Download Free Victorian Clocks Book in PDF and EPUB Free Download. You can read online Victorian Clocks and write the review.

Illustrated throughout, this is a comprehensive and detailed study of the many types of Victorian clock, ideal for the collector, student or anyone with an interest in clocks.
US scholars of literature explore how illustrated books became a cultural form of great importance in England and Scotland from the 1830s and 1840s to the end of the century. Some of them consider particular authors or editions, but others look at general themes such as illustrations of time, maps and metaphors, literal illustration, and city scenes. Annotation copyrighted by Book News, Inc., Portland, OR
From old schoolhouse clocks to stately grandfather clocks, the Encyclopedia of Antique American Clocks presents the most comprehensive guide to America's clocks. More than 700 photographs of clocks include detailed descriptions and current market values. The clocks are presented in an easy-to-follow format organized by clock type. Also included is information about the major clock manufacturers, and overview of clock types and a brief history of clock making. Arranged by clock type, the Encyclopedia of Antique American Clocks includes: • Grandfather clocks • Wall clocks • Classic clocks • Shelf clocks • Novelty clocks Special chapters on: • Clock types • History of clock making • Clocks from smaller clock makers • Leading clock makers • Glossary • Bibliography • Photo index
The parlour was the centre of the Victorian home and, as Thad Logan shows, the place where contemporary conflicts about domesticity and gender relations were frequently played out. In The Victorian Parlour: A Cultural Study, Logan uses an interdisciplinary approach that combines the perspectives of art history, social history and literary theory to describe and analyse the parlour as a cultural artefact. She offers a detailed investigation of specific objects in the parlour, and argues that these things articulated social meaning and could present symbolic resolutions to disturbances in the social field. The book concludes with a discussion of how representations of the parlour in literature and art reveal the pleasures and anxieties associated with Victorian domestic life.
Plans for making 37 traditional, Shaker and contemporary clocks. Designs include grandfather clocks, mantel clocks, and desk clocks. Step-by-step photo tutorial for making a Shaker coffin-style clock. Projects include a color photo of the finished clock, measured drawings, and cut lists. Includes chapters on the history of clock making, clock components, and clock making basics.
Includes the four basic types of clocks---plaque, shelf, wall, and tall case clocks. Plans, drawings, and photos included.
Until the nineteenth century all time was local time. On foot or on horseback, it was impossible to travel fast enough to care that noon was a few minutes earlier or later from one town to the next. The invention of railways and telegraphs, however, created a newly interconnected world where suddenly the time differences between cities mattered. The Clocks Are Telling Lies is an exploration of why we tell time the way we do, demonstrating that organizing a new global time system was no simple task. Standard time, envisioned by railway engineers such as Sandford Fleming, clashed with universal time, promoted by astronomers. When both sides met in 1884 at the International Meridian Conference in Washington, DC, to debate the best way to organize time, disagreement abounded. If scientific and engineering experts could not agree, how would the public? Following some of the key players in the debate, Scott Johnston reveals how people dealt with the contradictions in global timekeeping in surprising ways – from zealots like Charles Piazzi Smyth, who campaigned for the Great Pyramid to serve as the prime meridian, to Maria Belville, who sold the time door to door in Victorian London, to Moraviantown and other Indigenous communities that used timekeeping to fight for autonomy. Drawing from a wide range of primary sources, The Clocks Are Telling Lies offers a thought-provoking narrative that centres people and politics, rather than technology, in the vibrant story of global time telling.

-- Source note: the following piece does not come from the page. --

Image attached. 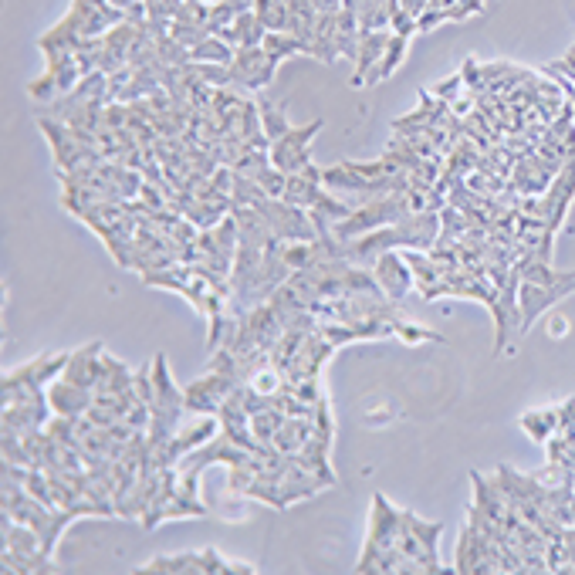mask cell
I'll return each instance as SVG.
<instances>
[{"label": "cell", "mask_w": 575, "mask_h": 575, "mask_svg": "<svg viewBox=\"0 0 575 575\" xmlns=\"http://www.w3.org/2000/svg\"><path fill=\"white\" fill-rule=\"evenodd\" d=\"M149 373H153V396H149V410H153V420H149V447L166 444L170 437L180 433V423L187 417V396L176 386V379L170 373V362H166V352H156L153 362H149Z\"/></svg>", "instance_id": "6da1fadb"}, {"label": "cell", "mask_w": 575, "mask_h": 575, "mask_svg": "<svg viewBox=\"0 0 575 575\" xmlns=\"http://www.w3.org/2000/svg\"><path fill=\"white\" fill-rule=\"evenodd\" d=\"M400 535H403V511L393 508V501L386 494H376L373 515H369V535L356 562V572H383L386 555L396 552Z\"/></svg>", "instance_id": "7a4b0ae2"}, {"label": "cell", "mask_w": 575, "mask_h": 575, "mask_svg": "<svg viewBox=\"0 0 575 575\" xmlns=\"http://www.w3.org/2000/svg\"><path fill=\"white\" fill-rule=\"evenodd\" d=\"M406 214H413V203H410V176H406V183H403L400 190L386 193V197L366 203V207H356L349 217L339 220V224H335L332 230H335V237H339V241H356V237L369 234V230L400 224Z\"/></svg>", "instance_id": "3957f363"}, {"label": "cell", "mask_w": 575, "mask_h": 575, "mask_svg": "<svg viewBox=\"0 0 575 575\" xmlns=\"http://www.w3.org/2000/svg\"><path fill=\"white\" fill-rule=\"evenodd\" d=\"M68 356H72V352H41L38 359L24 362V366H17V369H7L4 379H0V406H11L21 400V396L48 389L61 373H65Z\"/></svg>", "instance_id": "277c9868"}, {"label": "cell", "mask_w": 575, "mask_h": 575, "mask_svg": "<svg viewBox=\"0 0 575 575\" xmlns=\"http://www.w3.org/2000/svg\"><path fill=\"white\" fill-rule=\"evenodd\" d=\"M38 126L44 132V139H48V146H51V156H55L58 173H72V170H78V166H88V163H99V159H105L99 146H88L72 126L51 119V115H38Z\"/></svg>", "instance_id": "5b68a950"}, {"label": "cell", "mask_w": 575, "mask_h": 575, "mask_svg": "<svg viewBox=\"0 0 575 575\" xmlns=\"http://www.w3.org/2000/svg\"><path fill=\"white\" fill-rule=\"evenodd\" d=\"M203 515H207V504L187 498V494L180 491V474H176V467H166L156 501L149 504V511H146V515L139 518V521H143L146 532H153L159 521H170V518H203Z\"/></svg>", "instance_id": "8992f818"}, {"label": "cell", "mask_w": 575, "mask_h": 575, "mask_svg": "<svg viewBox=\"0 0 575 575\" xmlns=\"http://www.w3.org/2000/svg\"><path fill=\"white\" fill-rule=\"evenodd\" d=\"M575 291V271H562L559 281H548V285H535V281H521L518 288V332H528L538 322V315H545L548 308H555L562 298H569Z\"/></svg>", "instance_id": "52a82bcc"}, {"label": "cell", "mask_w": 575, "mask_h": 575, "mask_svg": "<svg viewBox=\"0 0 575 575\" xmlns=\"http://www.w3.org/2000/svg\"><path fill=\"white\" fill-rule=\"evenodd\" d=\"M261 214L264 220L271 224L274 237L278 241H288V244H312L318 237V230L312 224V214L305 207H295V203L281 200V197H268L261 203Z\"/></svg>", "instance_id": "ba28073f"}, {"label": "cell", "mask_w": 575, "mask_h": 575, "mask_svg": "<svg viewBox=\"0 0 575 575\" xmlns=\"http://www.w3.org/2000/svg\"><path fill=\"white\" fill-rule=\"evenodd\" d=\"M322 126L325 122L315 119V122H308V126H291L285 136L274 139L268 149L271 166H278V170L288 176H295V173H302L305 166H312V139L322 132Z\"/></svg>", "instance_id": "9c48e42d"}, {"label": "cell", "mask_w": 575, "mask_h": 575, "mask_svg": "<svg viewBox=\"0 0 575 575\" xmlns=\"http://www.w3.org/2000/svg\"><path fill=\"white\" fill-rule=\"evenodd\" d=\"M278 61H274L264 48H237L234 61H230V85L241 92H258V88L271 85Z\"/></svg>", "instance_id": "30bf717a"}, {"label": "cell", "mask_w": 575, "mask_h": 575, "mask_svg": "<svg viewBox=\"0 0 575 575\" xmlns=\"http://www.w3.org/2000/svg\"><path fill=\"white\" fill-rule=\"evenodd\" d=\"M51 417H55V410H51L48 389H41V393L21 396L17 403L4 406V410H0V430H17V433L44 430Z\"/></svg>", "instance_id": "8fae6325"}, {"label": "cell", "mask_w": 575, "mask_h": 575, "mask_svg": "<svg viewBox=\"0 0 575 575\" xmlns=\"http://www.w3.org/2000/svg\"><path fill=\"white\" fill-rule=\"evenodd\" d=\"M234 386H241V383H234L230 376L210 369L207 376L193 379V383L183 389V396H187V410L200 413V417H217V410L224 406L227 396L234 393Z\"/></svg>", "instance_id": "7c38bea8"}, {"label": "cell", "mask_w": 575, "mask_h": 575, "mask_svg": "<svg viewBox=\"0 0 575 575\" xmlns=\"http://www.w3.org/2000/svg\"><path fill=\"white\" fill-rule=\"evenodd\" d=\"M68 14H72V21L78 24L82 38H102L115 24L126 21V11H119L109 0H72Z\"/></svg>", "instance_id": "4fadbf2b"}, {"label": "cell", "mask_w": 575, "mask_h": 575, "mask_svg": "<svg viewBox=\"0 0 575 575\" xmlns=\"http://www.w3.org/2000/svg\"><path fill=\"white\" fill-rule=\"evenodd\" d=\"M373 274H376L379 288H383V295L393 298V302H403L406 291L417 285V278H413V268L406 264V254L403 251L379 254L376 264H373Z\"/></svg>", "instance_id": "5bb4252c"}, {"label": "cell", "mask_w": 575, "mask_h": 575, "mask_svg": "<svg viewBox=\"0 0 575 575\" xmlns=\"http://www.w3.org/2000/svg\"><path fill=\"white\" fill-rule=\"evenodd\" d=\"M389 34H393V31H362L356 61H352V78H349L352 88L373 85V75H376L379 61H383V51H386V44H389Z\"/></svg>", "instance_id": "9a60e30c"}, {"label": "cell", "mask_w": 575, "mask_h": 575, "mask_svg": "<svg viewBox=\"0 0 575 575\" xmlns=\"http://www.w3.org/2000/svg\"><path fill=\"white\" fill-rule=\"evenodd\" d=\"M102 356H105V342H88L82 345L78 352H72L68 356V366L65 373H61V379H68V383L82 386V389H92L99 386V376H102Z\"/></svg>", "instance_id": "2e32d148"}, {"label": "cell", "mask_w": 575, "mask_h": 575, "mask_svg": "<svg viewBox=\"0 0 575 575\" xmlns=\"http://www.w3.org/2000/svg\"><path fill=\"white\" fill-rule=\"evenodd\" d=\"M48 400H51L55 417H85V413L92 410V403H95V393L58 376L55 383L48 386Z\"/></svg>", "instance_id": "e0dca14e"}, {"label": "cell", "mask_w": 575, "mask_h": 575, "mask_svg": "<svg viewBox=\"0 0 575 575\" xmlns=\"http://www.w3.org/2000/svg\"><path fill=\"white\" fill-rule=\"evenodd\" d=\"M491 548V538L481 535L477 528L467 521L464 532H460V542H457V559H454V572L460 575H471L477 572L481 575V565H484V555H488Z\"/></svg>", "instance_id": "ac0fdd59"}, {"label": "cell", "mask_w": 575, "mask_h": 575, "mask_svg": "<svg viewBox=\"0 0 575 575\" xmlns=\"http://www.w3.org/2000/svg\"><path fill=\"white\" fill-rule=\"evenodd\" d=\"M44 78L58 88V99L82 82V68H78L75 51H44Z\"/></svg>", "instance_id": "d6986e66"}, {"label": "cell", "mask_w": 575, "mask_h": 575, "mask_svg": "<svg viewBox=\"0 0 575 575\" xmlns=\"http://www.w3.org/2000/svg\"><path fill=\"white\" fill-rule=\"evenodd\" d=\"M217 34L227 44H234V48H261L264 38H268V24H264L261 14L251 7V11H244L234 24H230V28L217 31Z\"/></svg>", "instance_id": "ffe728a7"}, {"label": "cell", "mask_w": 575, "mask_h": 575, "mask_svg": "<svg viewBox=\"0 0 575 575\" xmlns=\"http://www.w3.org/2000/svg\"><path fill=\"white\" fill-rule=\"evenodd\" d=\"M230 214H234V220H237V234H241V244H247V247H268L271 241H278V237H274V230H271V224L264 220V214H261L258 207H234Z\"/></svg>", "instance_id": "44dd1931"}, {"label": "cell", "mask_w": 575, "mask_h": 575, "mask_svg": "<svg viewBox=\"0 0 575 575\" xmlns=\"http://www.w3.org/2000/svg\"><path fill=\"white\" fill-rule=\"evenodd\" d=\"M136 389V373L126 366L122 359H115L112 352L102 356V376H99V386H95V396H119V393H129Z\"/></svg>", "instance_id": "7402d4cb"}, {"label": "cell", "mask_w": 575, "mask_h": 575, "mask_svg": "<svg viewBox=\"0 0 575 575\" xmlns=\"http://www.w3.org/2000/svg\"><path fill=\"white\" fill-rule=\"evenodd\" d=\"M339 14L342 11H318V24H315V38H312V58L332 65L339 58Z\"/></svg>", "instance_id": "603a6c76"}, {"label": "cell", "mask_w": 575, "mask_h": 575, "mask_svg": "<svg viewBox=\"0 0 575 575\" xmlns=\"http://www.w3.org/2000/svg\"><path fill=\"white\" fill-rule=\"evenodd\" d=\"M136 572H163V575H207V569H203V548H200V552L156 555L153 562L139 565Z\"/></svg>", "instance_id": "cb8c5ba5"}, {"label": "cell", "mask_w": 575, "mask_h": 575, "mask_svg": "<svg viewBox=\"0 0 575 575\" xmlns=\"http://www.w3.org/2000/svg\"><path fill=\"white\" fill-rule=\"evenodd\" d=\"M312 433H315V417H288L281 423V430L274 433L271 447L281 450V454H298L312 440Z\"/></svg>", "instance_id": "d4e9b609"}, {"label": "cell", "mask_w": 575, "mask_h": 575, "mask_svg": "<svg viewBox=\"0 0 575 575\" xmlns=\"http://www.w3.org/2000/svg\"><path fill=\"white\" fill-rule=\"evenodd\" d=\"M0 572H58V565H55V555L48 552L21 555V552H11V548H0Z\"/></svg>", "instance_id": "484cf974"}, {"label": "cell", "mask_w": 575, "mask_h": 575, "mask_svg": "<svg viewBox=\"0 0 575 575\" xmlns=\"http://www.w3.org/2000/svg\"><path fill=\"white\" fill-rule=\"evenodd\" d=\"M521 430L528 433V437L535 440V444H545L552 433H559V406H552V410H538V413H525V417L518 420Z\"/></svg>", "instance_id": "4316f807"}, {"label": "cell", "mask_w": 575, "mask_h": 575, "mask_svg": "<svg viewBox=\"0 0 575 575\" xmlns=\"http://www.w3.org/2000/svg\"><path fill=\"white\" fill-rule=\"evenodd\" d=\"M268 55L278 61H288L291 55H308V44L302 41V38H295L291 31H268V38H264V44H261Z\"/></svg>", "instance_id": "83f0119b"}, {"label": "cell", "mask_w": 575, "mask_h": 575, "mask_svg": "<svg viewBox=\"0 0 575 575\" xmlns=\"http://www.w3.org/2000/svg\"><path fill=\"white\" fill-rule=\"evenodd\" d=\"M237 55L234 44H227L220 34H210L207 41H200L197 48H190V61H207V65H230Z\"/></svg>", "instance_id": "f1b7e54d"}, {"label": "cell", "mask_w": 575, "mask_h": 575, "mask_svg": "<svg viewBox=\"0 0 575 575\" xmlns=\"http://www.w3.org/2000/svg\"><path fill=\"white\" fill-rule=\"evenodd\" d=\"M406 48H410V38H403V34H389V44L383 51V61H379L373 82H386V78L396 75V68H400L403 58H406Z\"/></svg>", "instance_id": "f546056e"}, {"label": "cell", "mask_w": 575, "mask_h": 575, "mask_svg": "<svg viewBox=\"0 0 575 575\" xmlns=\"http://www.w3.org/2000/svg\"><path fill=\"white\" fill-rule=\"evenodd\" d=\"M285 420H288V413H281L278 406H268V410H261V413H254V417H251V433L258 437L261 447H271L274 433L281 430V423H285Z\"/></svg>", "instance_id": "4dcf8cb0"}, {"label": "cell", "mask_w": 575, "mask_h": 575, "mask_svg": "<svg viewBox=\"0 0 575 575\" xmlns=\"http://www.w3.org/2000/svg\"><path fill=\"white\" fill-rule=\"evenodd\" d=\"M268 200V193L258 180H247V176H237L234 173V187H230V203L234 207H261Z\"/></svg>", "instance_id": "1f68e13d"}, {"label": "cell", "mask_w": 575, "mask_h": 575, "mask_svg": "<svg viewBox=\"0 0 575 575\" xmlns=\"http://www.w3.org/2000/svg\"><path fill=\"white\" fill-rule=\"evenodd\" d=\"M268 166H271L268 149H251V146H247L244 153L234 159V166H230V170H234L237 176H247V180H258Z\"/></svg>", "instance_id": "d6a6232c"}, {"label": "cell", "mask_w": 575, "mask_h": 575, "mask_svg": "<svg viewBox=\"0 0 575 575\" xmlns=\"http://www.w3.org/2000/svg\"><path fill=\"white\" fill-rule=\"evenodd\" d=\"M258 109H261V126H264V136L271 139H281L285 132L291 129V122H288V115L281 105H274V102H258Z\"/></svg>", "instance_id": "836d02e7"}, {"label": "cell", "mask_w": 575, "mask_h": 575, "mask_svg": "<svg viewBox=\"0 0 575 575\" xmlns=\"http://www.w3.org/2000/svg\"><path fill=\"white\" fill-rule=\"evenodd\" d=\"M258 183L264 187V193L268 197H285V187H288V173H281L278 166H268L261 176H258Z\"/></svg>", "instance_id": "e575fe53"}, {"label": "cell", "mask_w": 575, "mask_h": 575, "mask_svg": "<svg viewBox=\"0 0 575 575\" xmlns=\"http://www.w3.org/2000/svg\"><path fill=\"white\" fill-rule=\"evenodd\" d=\"M389 31H393V34H403V38H413V34L420 31V24H417V17H413V14H406L403 7H396V14H393V24H389Z\"/></svg>", "instance_id": "d590c367"}, {"label": "cell", "mask_w": 575, "mask_h": 575, "mask_svg": "<svg viewBox=\"0 0 575 575\" xmlns=\"http://www.w3.org/2000/svg\"><path fill=\"white\" fill-rule=\"evenodd\" d=\"M559 423H562L559 430H575V396L559 406Z\"/></svg>", "instance_id": "8d00e7d4"}, {"label": "cell", "mask_w": 575, "mask_h": 575, "mask_svg": "<svg viewBox=\"0 0 575 575\" xmlns=\"http://www.w3.org/2000/svg\"><path fill=\"white\" fill-rule=\"evenodd\" d=\"M460 82H464V78H460V75L447 78V82L440 85V88H437V92H433V95H437V99H450V95H454V92H460Z\"/></svg>", "instance_id": "74e56055"}, {"label": "cell", "mask_w": 575, "mask_h": 575, "mask_svg": "<svg viewBox=\"0 0 575 575\" xmlns=\"http://www.w3.org/2000/svg\"><path fill=\"white\" fill-rule=\"evenodd\" d=\"M109 4H115V7H119V11H129L132 0H109Z\"/></svg>", "instance_id": "f35d334b"}]
</instances>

This open access book draws on conceptual resources ranging from medieval scholasticism to postmodern theory to propose a new understanding of secular time and its mediation in nineteenth-century technological networks. Untethering the concept of secularity from questions of religion and belief, it offers an innovative rethinking of the history of secularisation that will appeal to students, scholars, and everyone interested in secularity, Victorian culture, the history of technology, and the temporalities of modernity. Stefan Fisher-Hyrem (PhD) is a historian and Senior Academic Librarian at the University of Agder, Norway.